About the [bad stuff]...

I wasn't there during the Pathfinder Beta, but I've heard from plenty of people who feel they were unfairly banned from the forums, to the point where I was shocked something like that happened, and lost a lot of faith in Paizo as a company.

It seems like they learned from what happened, thankfully. Most of the balance issues encountered in the Advanced Races playtest were pointed out, and it seems like they managed to get an accurate count of the serious problems when Paizo summarized the results of the playtest. Hopefully this trend continues, and it becomes more friendly toward people pointing out the flaws in the system in the future.

Qumi
2012-12-17, 08:52 AM
Actually... Treatmonk's guide to bards is not the only one. Here you have another decent one: https://docs.google.com/document/d/1ogz8HL6GeguT-tN3-6HxXiF_G7mg_tyAQ59V9kPg6g4/edit

StreamOfTheSky
2012-12-17, 07:26 PM
Not a guide, but depending on what you want to do, IMO the best Bard archetypes are:

Chelish Diva
Dawnflower Dervish
Dirge Bard
Archaeologist


Chelish Diva mostly loses stuff you don't care about, gains ability to eventually cast in full plate, can burn extra perform rounds to boost certain performance save DCs, and gets a no-save frightening effect at level 8. Probably the strongest all-around archetype.

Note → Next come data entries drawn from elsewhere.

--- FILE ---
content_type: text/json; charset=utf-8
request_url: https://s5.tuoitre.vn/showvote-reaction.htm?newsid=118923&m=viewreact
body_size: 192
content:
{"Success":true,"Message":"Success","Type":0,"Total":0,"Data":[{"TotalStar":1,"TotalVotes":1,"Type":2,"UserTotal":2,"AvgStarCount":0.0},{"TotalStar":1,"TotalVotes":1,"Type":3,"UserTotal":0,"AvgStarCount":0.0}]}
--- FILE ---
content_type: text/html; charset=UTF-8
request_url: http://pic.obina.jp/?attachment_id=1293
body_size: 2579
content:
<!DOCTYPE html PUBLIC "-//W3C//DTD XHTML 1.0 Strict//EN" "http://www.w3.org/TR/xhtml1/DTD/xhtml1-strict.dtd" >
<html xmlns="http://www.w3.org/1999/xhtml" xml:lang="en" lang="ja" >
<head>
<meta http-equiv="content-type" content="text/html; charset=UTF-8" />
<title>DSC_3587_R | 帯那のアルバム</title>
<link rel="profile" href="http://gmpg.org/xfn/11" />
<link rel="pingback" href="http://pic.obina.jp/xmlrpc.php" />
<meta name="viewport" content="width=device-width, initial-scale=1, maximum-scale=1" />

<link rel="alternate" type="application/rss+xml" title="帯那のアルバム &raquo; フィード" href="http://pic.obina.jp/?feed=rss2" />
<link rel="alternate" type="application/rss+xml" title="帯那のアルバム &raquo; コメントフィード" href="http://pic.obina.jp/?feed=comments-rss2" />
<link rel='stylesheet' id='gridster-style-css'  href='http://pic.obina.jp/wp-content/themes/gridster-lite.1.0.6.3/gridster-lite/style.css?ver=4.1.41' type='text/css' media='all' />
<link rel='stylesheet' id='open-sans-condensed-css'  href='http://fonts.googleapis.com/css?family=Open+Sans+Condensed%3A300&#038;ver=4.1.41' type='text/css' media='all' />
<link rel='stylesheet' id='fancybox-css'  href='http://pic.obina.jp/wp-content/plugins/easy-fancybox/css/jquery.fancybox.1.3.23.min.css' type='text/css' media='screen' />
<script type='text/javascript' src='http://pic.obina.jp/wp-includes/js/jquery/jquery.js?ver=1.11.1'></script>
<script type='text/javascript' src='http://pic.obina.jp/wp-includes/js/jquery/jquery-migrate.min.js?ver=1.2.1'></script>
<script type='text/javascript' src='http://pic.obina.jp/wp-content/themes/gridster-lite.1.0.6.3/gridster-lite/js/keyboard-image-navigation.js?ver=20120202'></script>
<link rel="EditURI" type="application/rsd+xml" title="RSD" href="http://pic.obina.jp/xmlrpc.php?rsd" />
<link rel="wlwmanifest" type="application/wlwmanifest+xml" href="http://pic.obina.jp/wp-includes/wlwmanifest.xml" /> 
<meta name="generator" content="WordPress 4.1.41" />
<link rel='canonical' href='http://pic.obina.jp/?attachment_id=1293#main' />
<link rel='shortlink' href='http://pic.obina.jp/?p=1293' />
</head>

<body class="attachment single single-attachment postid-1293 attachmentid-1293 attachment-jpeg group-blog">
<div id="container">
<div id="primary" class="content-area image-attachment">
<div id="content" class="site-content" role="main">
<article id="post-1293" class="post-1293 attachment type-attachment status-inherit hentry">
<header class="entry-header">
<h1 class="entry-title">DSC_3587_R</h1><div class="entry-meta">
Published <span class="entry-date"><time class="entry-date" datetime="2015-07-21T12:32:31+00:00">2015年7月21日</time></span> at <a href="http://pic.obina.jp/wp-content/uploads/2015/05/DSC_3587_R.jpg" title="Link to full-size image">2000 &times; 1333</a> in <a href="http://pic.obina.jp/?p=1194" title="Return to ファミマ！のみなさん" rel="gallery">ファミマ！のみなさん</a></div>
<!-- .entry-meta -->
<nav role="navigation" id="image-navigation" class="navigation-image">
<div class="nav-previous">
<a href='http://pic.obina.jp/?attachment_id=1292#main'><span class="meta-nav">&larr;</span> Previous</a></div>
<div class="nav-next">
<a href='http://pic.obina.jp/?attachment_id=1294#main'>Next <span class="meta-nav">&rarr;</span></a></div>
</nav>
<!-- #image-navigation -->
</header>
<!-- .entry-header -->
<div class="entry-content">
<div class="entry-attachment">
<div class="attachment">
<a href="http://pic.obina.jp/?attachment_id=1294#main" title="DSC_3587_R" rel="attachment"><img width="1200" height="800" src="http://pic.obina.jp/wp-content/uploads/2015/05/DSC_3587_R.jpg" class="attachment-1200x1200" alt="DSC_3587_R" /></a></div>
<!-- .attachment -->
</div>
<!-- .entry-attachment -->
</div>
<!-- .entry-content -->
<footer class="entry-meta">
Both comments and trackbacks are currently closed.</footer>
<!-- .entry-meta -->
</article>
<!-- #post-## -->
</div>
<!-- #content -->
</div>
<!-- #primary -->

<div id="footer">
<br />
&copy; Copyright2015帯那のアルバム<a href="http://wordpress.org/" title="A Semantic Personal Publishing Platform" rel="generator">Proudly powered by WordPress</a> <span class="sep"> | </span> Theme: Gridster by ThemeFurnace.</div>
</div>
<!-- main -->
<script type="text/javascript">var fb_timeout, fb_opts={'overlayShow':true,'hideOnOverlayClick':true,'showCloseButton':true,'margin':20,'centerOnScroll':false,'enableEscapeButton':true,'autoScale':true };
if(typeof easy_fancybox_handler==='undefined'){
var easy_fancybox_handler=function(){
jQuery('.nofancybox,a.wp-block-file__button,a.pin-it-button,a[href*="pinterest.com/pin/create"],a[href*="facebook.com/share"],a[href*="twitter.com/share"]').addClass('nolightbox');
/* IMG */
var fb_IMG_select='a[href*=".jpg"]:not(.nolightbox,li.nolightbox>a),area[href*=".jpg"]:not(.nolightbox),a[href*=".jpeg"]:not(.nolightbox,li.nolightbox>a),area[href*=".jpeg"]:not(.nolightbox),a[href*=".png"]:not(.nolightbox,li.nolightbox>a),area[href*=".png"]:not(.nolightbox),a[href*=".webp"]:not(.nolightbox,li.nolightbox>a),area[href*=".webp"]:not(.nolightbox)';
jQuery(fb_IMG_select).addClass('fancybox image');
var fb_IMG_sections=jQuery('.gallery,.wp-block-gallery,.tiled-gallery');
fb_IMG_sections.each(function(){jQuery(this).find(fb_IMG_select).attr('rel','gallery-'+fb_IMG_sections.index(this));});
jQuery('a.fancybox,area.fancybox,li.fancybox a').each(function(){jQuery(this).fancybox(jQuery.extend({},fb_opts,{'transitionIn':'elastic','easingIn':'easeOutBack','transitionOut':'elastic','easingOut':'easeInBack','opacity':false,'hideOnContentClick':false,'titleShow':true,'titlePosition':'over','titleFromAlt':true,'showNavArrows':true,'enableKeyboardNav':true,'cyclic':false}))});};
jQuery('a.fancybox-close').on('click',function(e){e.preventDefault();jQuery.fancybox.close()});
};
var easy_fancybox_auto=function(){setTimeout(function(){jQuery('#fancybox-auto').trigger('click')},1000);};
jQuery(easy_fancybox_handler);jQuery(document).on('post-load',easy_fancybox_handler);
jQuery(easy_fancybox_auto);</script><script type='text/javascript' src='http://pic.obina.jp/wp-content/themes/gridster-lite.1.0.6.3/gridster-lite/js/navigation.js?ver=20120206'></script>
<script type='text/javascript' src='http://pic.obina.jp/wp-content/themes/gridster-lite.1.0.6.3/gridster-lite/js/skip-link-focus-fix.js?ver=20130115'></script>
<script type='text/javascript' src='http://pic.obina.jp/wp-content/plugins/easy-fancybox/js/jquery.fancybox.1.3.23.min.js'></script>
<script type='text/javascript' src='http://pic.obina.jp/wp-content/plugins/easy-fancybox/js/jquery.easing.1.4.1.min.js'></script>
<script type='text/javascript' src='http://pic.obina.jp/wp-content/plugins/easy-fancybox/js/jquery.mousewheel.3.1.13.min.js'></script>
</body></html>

DD gets right at level 1 a feat to use dex for attack AND damage, making this a great 2-stat (with some con as 3rd) class. It also gives you double inspire bonuses for the price of self-only and starts w/ move action initiation time, making this a solid fighter replacement who also is a 2/3 caster with bardic Suggestion performance.

Dirge Bard lets you dumpster dive other lists for necromancy spells, trades your worthless well-versed feature for a bonus against death/fear/necro effects, can affect undead with mind-affecting spells, and to cap it all off, can recreate the Thriller music video. Very nice for covering up a major weak point of normal bards - undead.

Archaeologist gives you self-only inspire bonuses as luck bonus and activate as a swift action, making it very archer-friendly. The rounds/day is tiny, but you can fix that by taking Lingering Performance and just turning it on for 1 round every 3. You get evasion, rogue talents, pseudo- (actually superior) trapfinding, and...just in general become a rogue with spells and self-buffing instead of sneak attack (good trade!). Ironically, you have to give up versatile performance, the reason normal bards actually beat rogues for # of skill points/level, but oh well.

EDIT:

I should also add that Arcane Duelist is commonly seen as a good archetype, but IMO it is a trap. You cannot both buff your sword and inspire the group, and if you want to buff your sword, Magus class does it much much better and has spellstrike and spell combat. Arcane Duelist lets you choose between being a gimped magus or a gimped bard, but only one at a time. As if the regular bard didn't have enough of a "...master of none" stigma already.